У Лариски гулко забилось сердце… Пригласит ли её Артур на этот волшебный танец, под самую романтичную песню на свете? Она напрягла зрение, высматривая его лицо в дыму и полумраке клуба. Но вот он, в своей белой, ослепительно-белой футболке, идёт сюда, прямо к ней…
Лариска впилась взглядом его чёрные, как вишни, глаза, готовая уже поддаться порыву и сделать шаг вперёд, положив руки ему на плечи. Но нельзя первой проявлять инициативу, он должен сам — так того требовал негласный этикет.
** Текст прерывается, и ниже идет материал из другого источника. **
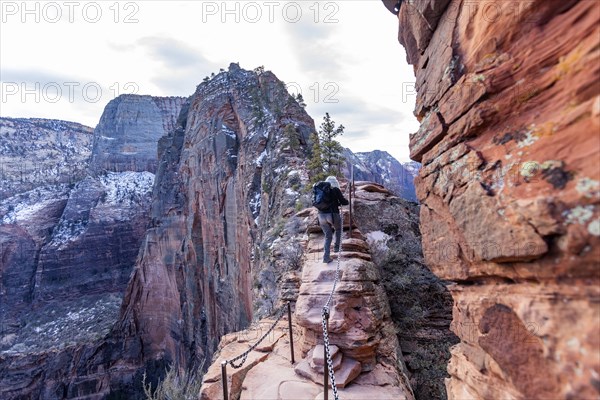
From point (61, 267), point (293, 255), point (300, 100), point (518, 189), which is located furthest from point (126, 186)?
point (518, 189)

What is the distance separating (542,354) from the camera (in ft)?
7.73

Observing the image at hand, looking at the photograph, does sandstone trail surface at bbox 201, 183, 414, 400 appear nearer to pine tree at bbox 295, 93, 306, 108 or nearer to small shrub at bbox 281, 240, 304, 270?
small shrub at bbox 281, 240, 304, 270

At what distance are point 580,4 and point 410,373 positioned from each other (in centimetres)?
706

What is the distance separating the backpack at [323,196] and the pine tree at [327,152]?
8.42 metres

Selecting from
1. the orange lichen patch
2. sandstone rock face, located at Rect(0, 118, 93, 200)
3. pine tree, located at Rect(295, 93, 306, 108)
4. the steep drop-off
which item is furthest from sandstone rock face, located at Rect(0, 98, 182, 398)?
the orange lichen patch

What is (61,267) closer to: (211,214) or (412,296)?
(211,214)

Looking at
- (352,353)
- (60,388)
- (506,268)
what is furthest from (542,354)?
(60,388)

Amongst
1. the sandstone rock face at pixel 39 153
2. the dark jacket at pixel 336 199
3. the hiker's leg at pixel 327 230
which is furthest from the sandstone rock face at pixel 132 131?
the dark jacket at pixel 336 199

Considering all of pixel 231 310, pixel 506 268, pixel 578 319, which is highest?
pixel 506 268

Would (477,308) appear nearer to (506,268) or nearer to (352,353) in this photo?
(506,268)

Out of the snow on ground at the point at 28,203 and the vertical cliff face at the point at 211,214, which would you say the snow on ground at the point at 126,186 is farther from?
the vertical cliff face at the point at 211,214

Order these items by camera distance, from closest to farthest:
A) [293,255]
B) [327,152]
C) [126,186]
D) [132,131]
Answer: [293,255], [327,152], [126,186], [132,131]

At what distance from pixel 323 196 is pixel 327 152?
9909 mm

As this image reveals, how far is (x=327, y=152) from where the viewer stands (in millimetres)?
16266
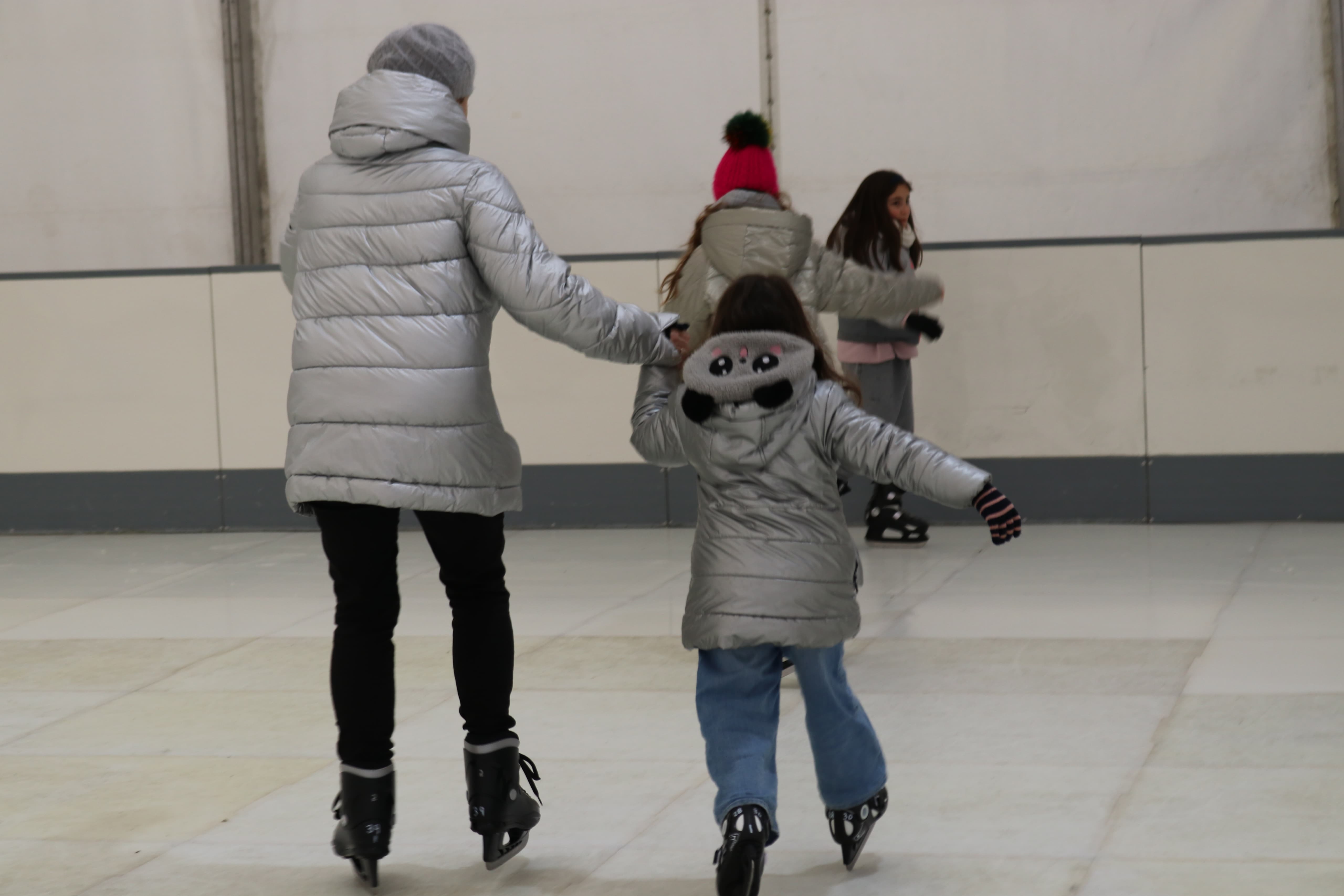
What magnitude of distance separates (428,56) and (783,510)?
1195mm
Секунда — и они уже закружатся в танце, и возможно, губы их сольются в незабываемый, томительно-сладкий первый поцелуй. Но что это?.. Артур не пригласил её. Он взял за руку стоящую рядом Ирку Ромашову и увёл на танцпол…
Лариска стояла, будто её оглушили, и не верила своим глазам. Он танцует с Иркой! Обнимает её! Прижимает к себе! А она ещё, дура, ей душу изливала, этой стерве, этой предательнице!..
Ничего не видя сквозь пелену слёз, Лариска бросилась вон и клуба. Каким издевательством звучала теперь для неё эта песня, льющаяся за ней вдогонку!
Longing for the sun you will come
To the island without name
Longing for the sun be welcome
On the island many miles away from home…
— Ларка, ты чё, домой, что ли? — окликнул её Валерка, что сидел с Толькой Ежовым на лавке и пил самогон.
— Ага, домой, — с гонором сказала она и вдруг, выхватив у него бутылку, хлебнула прямо из горла.
Парни так и онемели. Ведь раньше Лариску было не уговорить даже пива выпить.
— Э, ты чё?.. Харэ!..
— Лар, чё случилось, что ли?
— Отвали, моя черешня! — развязно произнесла она и потянулась снова за бутылкой.
Из клуба вышла Ирка. Лара уже сидела на скамейке никакая, размазывала слезами свои смоки-айз по всему лицу.
— Лар, я не виновата, что он выбрал меня… — оправдывалась Ирка, — Он ведь ничего тебе не обещал…
Лариска пьяно захохотала сквозь слёзы.
— И что мне прикажешь делать? Поздравить вас? Поздравляю!..
Валерка и Толька, видя, что она уже набралась до чёртиков, начали отнимать у неё бутылку.
— Убери руки!.. — орала Лариска заплетающимся языком, — Тупое быдло!.. Да мне рожи ваши видеть противно, не то, что сидеть рядом с вами!..
— Слышь, за базар так-то отвечать надо, — сказала Лида Лепанычева.
— Да чё ты её слушаешь? Не видишь, она нажралась, как ханыга! — крикнул Валерка, держа вырывающуюся пьяную Лариску.